Assuming you have a DSPACE collection and want to create RDF for everything in it, you can use Python to get a list of handles. Just specify the collection object you want to use and where to write the handles like on lines 48 and 49.

import httpx
from rdflib import Graph, Namespace, URIRef


class Namespaces:
    def __init__(self):
        self.dc = "http://purl.org/dc/elements/1.1/"
        self.dcterms = "http://purl.org/dc/terms/"
        self.void = "http://rdfs.org/ns/void#"
        self.rdf = "http://www.w3.org/1999/02/22-rdf-syntax-ns#"
        self.xsd = "http://www.w3.org/2001/XMLSchema#"
        self.bibo = "http://purl.org/ontology/bibo/"
        self.foaf = "http://xmlns.com/foaf/0.1/"
        self.dspace = "http://digital-repositories.org/ontologies/dspace/0.1.0#"


class DspaceItem:
    def __init__(self, uri):
        self.uri = uri
        self.namespaces = Namespaces()
        self.g = self.__get_graph()

    def __get_graph(self):
        r = httpx.get(self.uri, timeout=60)
        try:
            if r.status_code == 200:
                g = Graph()
                g.parse(data=r.content, format='turtle')
                return g
            else:
                raise Exception(f"Failed to download {self.uri}. Status code: {r.status_code}")
        except Exception as e:
            raise Exception(f"Failed to download {self.uri}: {e}")

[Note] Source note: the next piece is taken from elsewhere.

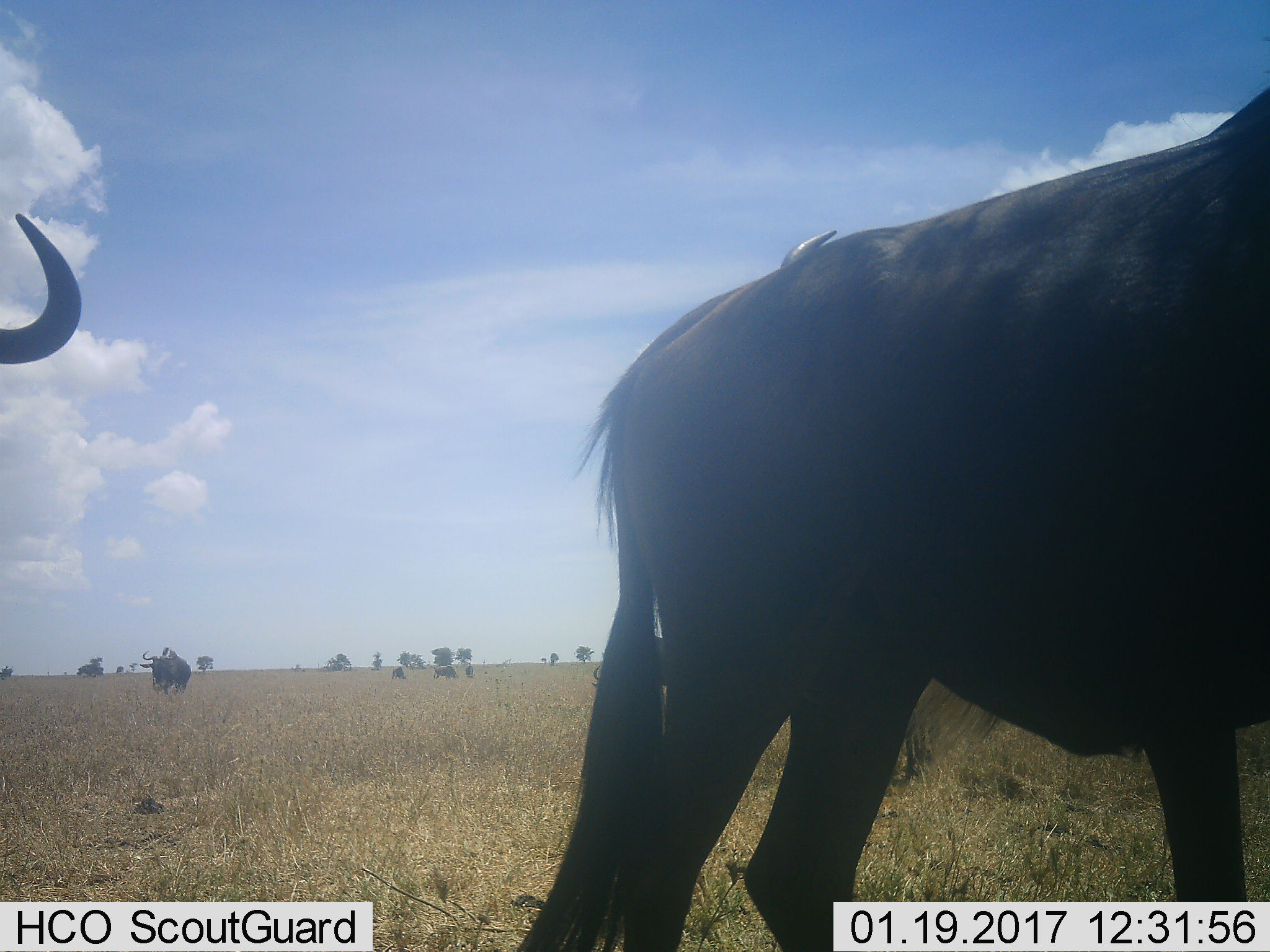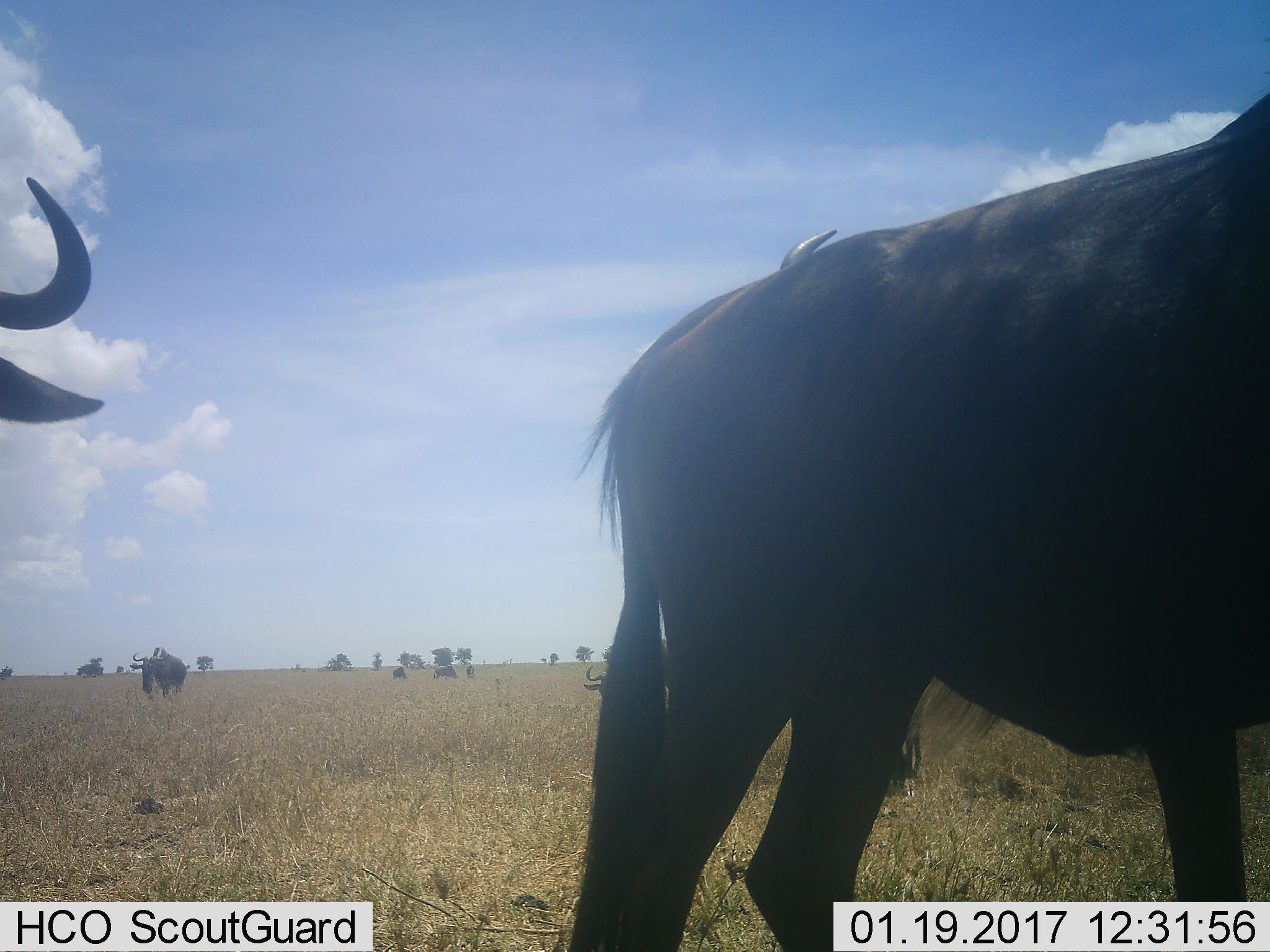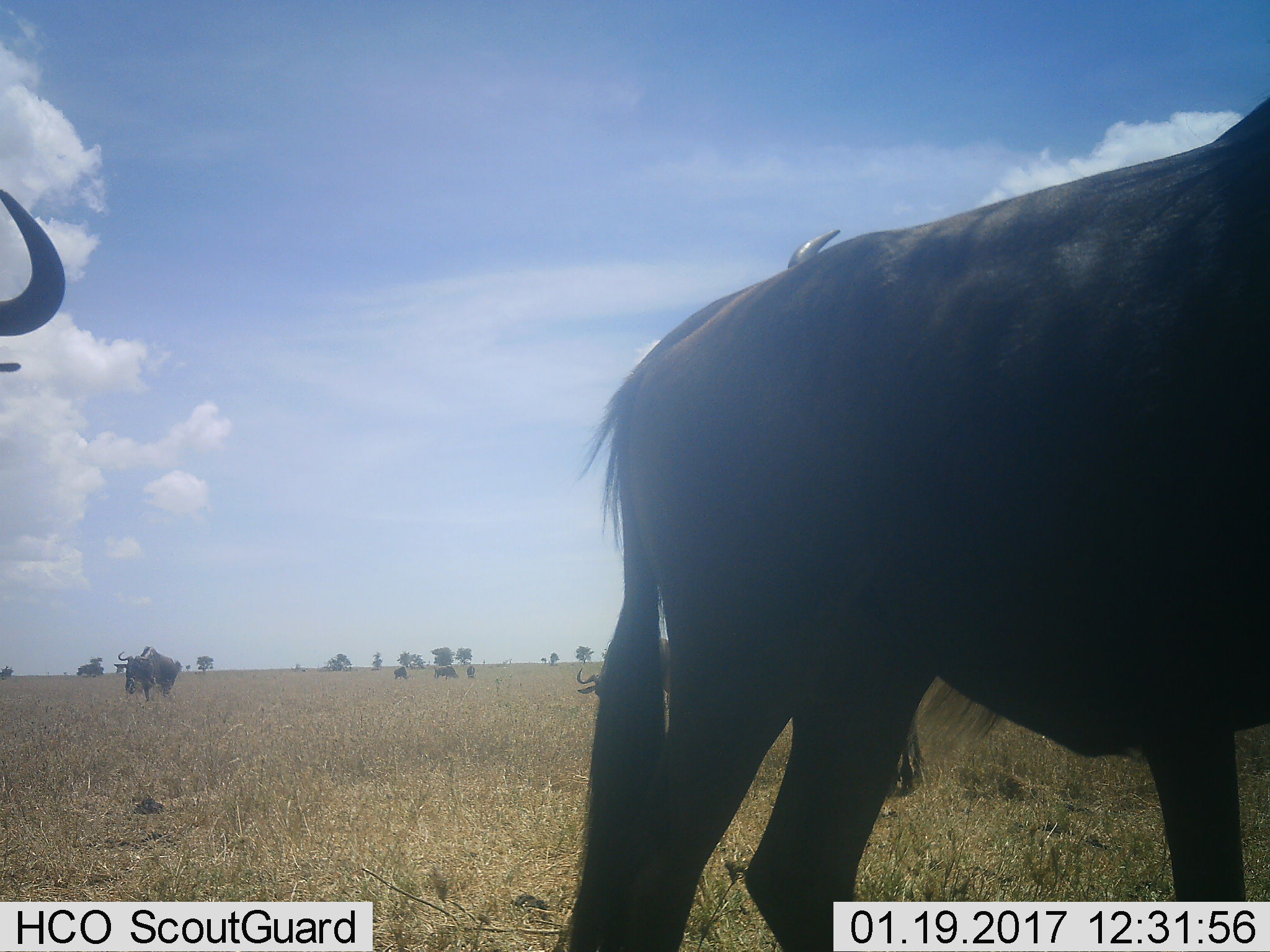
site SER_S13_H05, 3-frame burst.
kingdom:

    def get_children(self):
        return [str(o) for s,p,o in self.g if p == URIRef(f"{self.namespaces.dcterms}hasPart")]

    def prep_for_rdfizer(self, output):
        children = self.get_children()
        handles = [f"{child.split('/')[-2]}/{child.split('/')[-1]}" for child in children]
        with open(output, "w") as fh:
            for handle in handles:
                fh.write(f"{handle}\n")



if __name__ == "__main__":
    x = DspaceItem(uri="https://oaktrust-pre.library.tamu.edu/server/rdf/handle/1969.1/86434")
    x.prep_for_rdfizer("maps.txt")

Copying your List and a Process to DSPACE

In order to script with rdfizer, you need a few things.

Steps

  1. First, navigate to a running container with the DSPACE CLI. The DSPACE CLI is usually at /dspace/bin/dspace but not in PATH.

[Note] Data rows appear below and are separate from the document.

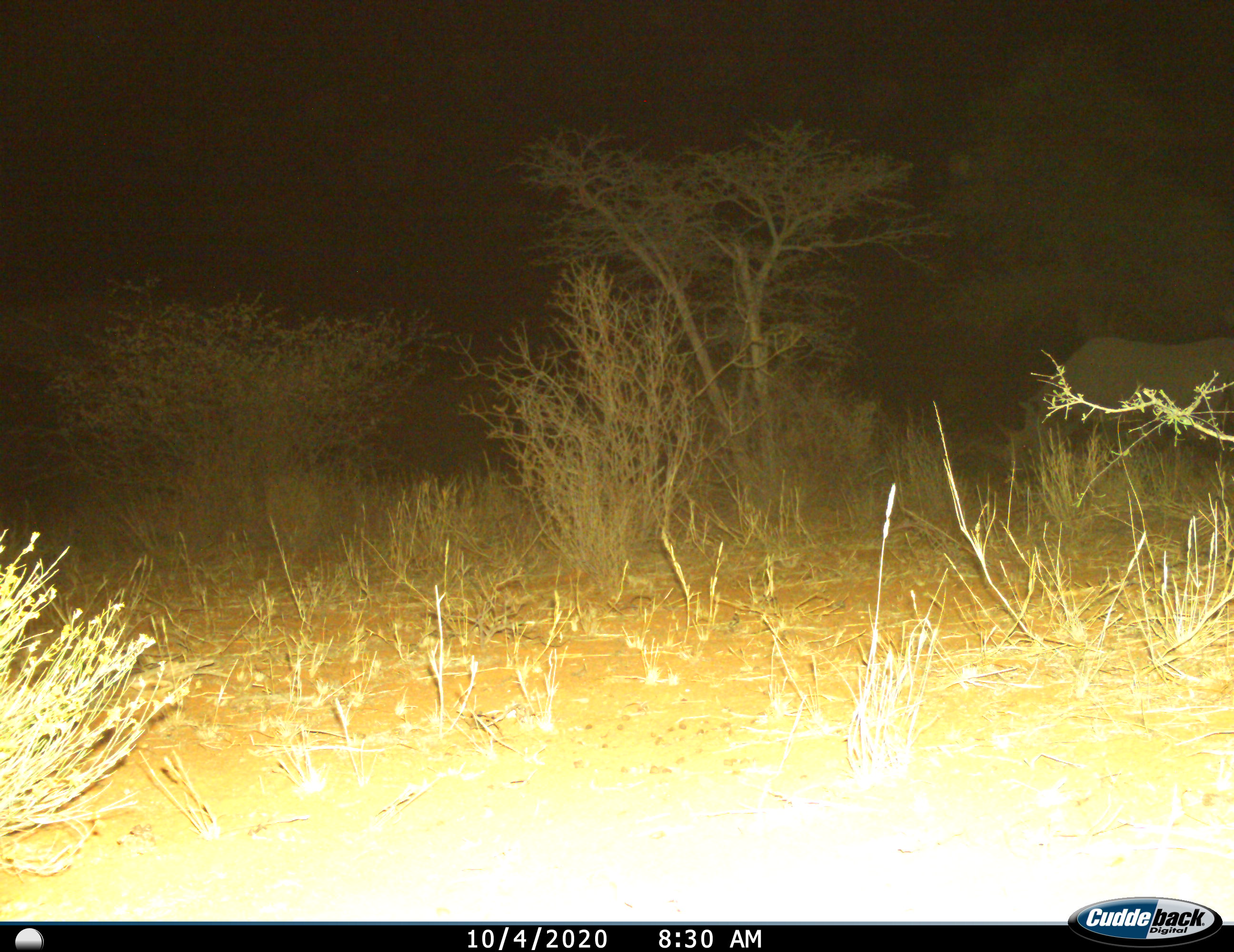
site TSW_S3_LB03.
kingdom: Animalia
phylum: Chordata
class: Mammalia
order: Perissodactyla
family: Rhinocerotidae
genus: Diceros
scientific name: Diceros bicornis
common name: black rhinoceros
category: rhinocerosblack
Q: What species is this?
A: Rhinocerosblack (black rhinoceros) (Diceros bicornis).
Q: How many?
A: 1.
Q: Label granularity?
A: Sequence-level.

  2. The running container also likely does not have a text editor that you can use. To create a bash script and get your files to the container, you can use cat. This isn’t ideal, but you can write a shell script like process.sh by running cat >> process.sh then pasting this:

#!/bin/bash

# Check if a filename was provided
if [ "$#" -ne 1 ]; then
    echo "Usage: $0 <input_file>"
    exit 1
fi

INPUT_FILE="$1"

# Check if the file exists
if [ ! -f "$INPUT_FILE" ]; then
    echo "Error: File '$INPUT_FILE' not found!"
    exit 1
fi

# Read the file line by line and execute the command
while IFS= read -r line; do
    # Trim any leading/trailing whitespace
    VALUE=$(echo "$line" | xargs)

    # Skip empty lines
    if [ -n "$VALUE" ]; then
        echo "Processing: $VALUE"
        /dspace/bin/dspace rdfizer -i "$VALUE"
    fi
done < "$INPUT_FILE"
  1. You can then save the file by pressing CTRL + D.

  2. You’ll need to make sure you can execute the file so make sure you have execute or give yourself full permissions by chmod 777 process.sh.

  3. Now, you’ll need to get your files there too. You can do the same process like cat > files.txt, pasting your files you created earlier, and then running like ./process.sh files.txt.

Monitoring Long Tasks

Sometimes tasks take a long time and you need to dettach or run in background. To do this, simply and a & to the end of your command like ./process.sh things.txt&.

You can then monitor the process like ps aux | grep 2640 where 2640 is your process id.

You can also watch this automatically like: watch -n 1 "ps aux | grep 2640" where 1 is the interval of the request.